Forum bahtsul masail antara lain akan membahas mengenai investasi dana haji, frekuensi publik, fikih disabilitas, ujaran kebencian, konsep amil dalam negara modern menurut pandangan fikih, serta redistribusi lahan. Selain itu, juga akan dibahas persoalan terkait Rancangan Undang-Undang (RUU) Komunikasi Publik dan RUU Kitab Undang-Undang Hukum Pidana (KUHP). Pemilihan persoalan yang dibahas dalam bahtsul masail tidak sembarangan.
Forum bahtsul masail akan membahas mengenai investasi dana haji, frekuensi publik, fikih disabilitas, ujaran kebencian, konsep amil dalam negara modern menurut pandangan fikih, serta redistribusi lahan
Ketua Panitia Munas dan Konbes NU yang juga Ketua Bidang Hukum PBNU Robikin Emhas menuturkan ada 18 persoalan yang akan dibahas dalam bahtsul masail. Sebelum dibahas dalam Munas, PBNU sudah lebih dahulu menyelenggarakan foruk diskusi terfokus, diskusi, dan seminar untuk membahas topiknya. Sebanyak 18 persoalan itu merupakan hasil kristalisasi dari 77 persoalan yang diusulkan pengurus NU dari berbagai tingkatan maupun badan otonomi di lingkungan NU.
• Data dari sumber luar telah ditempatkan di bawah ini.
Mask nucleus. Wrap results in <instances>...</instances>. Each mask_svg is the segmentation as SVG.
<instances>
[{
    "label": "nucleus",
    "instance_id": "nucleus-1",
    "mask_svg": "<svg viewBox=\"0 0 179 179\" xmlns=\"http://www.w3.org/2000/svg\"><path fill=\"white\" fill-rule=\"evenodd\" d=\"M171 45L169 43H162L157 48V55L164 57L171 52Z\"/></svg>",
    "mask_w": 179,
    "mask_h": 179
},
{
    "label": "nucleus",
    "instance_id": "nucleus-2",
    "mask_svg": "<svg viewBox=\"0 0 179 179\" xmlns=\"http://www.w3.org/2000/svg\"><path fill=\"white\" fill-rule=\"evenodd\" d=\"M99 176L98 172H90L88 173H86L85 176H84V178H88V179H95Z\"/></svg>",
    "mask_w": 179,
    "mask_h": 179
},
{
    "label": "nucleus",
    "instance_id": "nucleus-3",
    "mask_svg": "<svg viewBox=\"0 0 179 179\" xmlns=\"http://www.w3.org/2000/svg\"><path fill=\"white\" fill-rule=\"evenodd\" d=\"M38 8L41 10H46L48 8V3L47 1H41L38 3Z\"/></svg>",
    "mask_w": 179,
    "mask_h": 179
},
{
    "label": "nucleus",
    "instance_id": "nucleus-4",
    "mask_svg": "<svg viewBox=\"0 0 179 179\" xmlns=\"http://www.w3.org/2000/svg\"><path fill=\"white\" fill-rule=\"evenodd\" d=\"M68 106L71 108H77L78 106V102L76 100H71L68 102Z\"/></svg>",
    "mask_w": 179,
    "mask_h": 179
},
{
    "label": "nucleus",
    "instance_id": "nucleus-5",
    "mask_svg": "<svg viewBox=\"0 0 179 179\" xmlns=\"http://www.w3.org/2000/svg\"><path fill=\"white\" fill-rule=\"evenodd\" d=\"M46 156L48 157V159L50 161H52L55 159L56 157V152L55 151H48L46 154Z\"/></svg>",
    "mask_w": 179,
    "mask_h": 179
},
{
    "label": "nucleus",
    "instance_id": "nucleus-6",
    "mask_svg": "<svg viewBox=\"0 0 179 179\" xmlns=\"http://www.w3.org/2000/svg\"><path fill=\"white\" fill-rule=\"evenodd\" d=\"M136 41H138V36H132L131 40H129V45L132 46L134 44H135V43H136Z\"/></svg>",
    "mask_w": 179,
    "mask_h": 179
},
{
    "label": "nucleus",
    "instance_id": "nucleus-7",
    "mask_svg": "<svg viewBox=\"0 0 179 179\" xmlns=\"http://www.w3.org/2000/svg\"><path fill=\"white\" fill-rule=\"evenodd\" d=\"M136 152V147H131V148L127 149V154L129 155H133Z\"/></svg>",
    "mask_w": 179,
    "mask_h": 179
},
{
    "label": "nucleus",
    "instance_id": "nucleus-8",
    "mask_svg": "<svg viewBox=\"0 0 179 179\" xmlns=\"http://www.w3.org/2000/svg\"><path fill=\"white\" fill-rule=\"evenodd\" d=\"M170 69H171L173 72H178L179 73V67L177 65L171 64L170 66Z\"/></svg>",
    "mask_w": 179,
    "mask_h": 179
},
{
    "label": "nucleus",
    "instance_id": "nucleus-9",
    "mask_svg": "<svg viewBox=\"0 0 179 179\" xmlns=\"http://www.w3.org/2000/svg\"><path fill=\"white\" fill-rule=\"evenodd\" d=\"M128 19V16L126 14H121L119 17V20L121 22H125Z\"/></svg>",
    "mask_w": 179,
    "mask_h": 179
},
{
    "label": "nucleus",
Nah, kembali ke alasan mengapa Pulau Lombok yang dipilih sebagai tuan rumah Munas dan Konbes NU. Menurut Wakil Sekretaris Jenderal Pengurus Besar Nahdlatul Ulama Ulil Hadrawi ada dua alasan. Pertama alasan historis. Persis di bulan November tahun 1997, PBNU juga menyelenggarakan Munas dan Konbes di Pulau Lombok. Namun, saat itu kondisinya berbeda dengan saat ini.
Berbeda NU 20 tahun lalu dengan sekarang. Di bawah orde Baru, NU menjadi penyeimbang. Kalau sekarang lebih ke penunjuk jala
“Berbeda NU 20 tahun lalu dengan sekarang. Di bawah orde Baru, NU menjadi penyeimbang. Kalau sekarang lebih ke penunjuk jalan,” kata Ulil.
Alasan kedua, kata dia, berkaitan dengan karakteristik Pulau Lombok atau Nusa Tenggara Barat. Pulau ini merupakan pulau yang indah dan menjadi daya tarik wisata. Namun, Pulau Lombok juga merupakan provinsi di kawasan Indonesia bagian timur yang memiliki karakteristik semangat keislaman yang tinggi. Diharapkan, NTB bisa tetap mampu menunjukkan Islam yang rahmatan lil alamin (rahmat bagi semesta alam).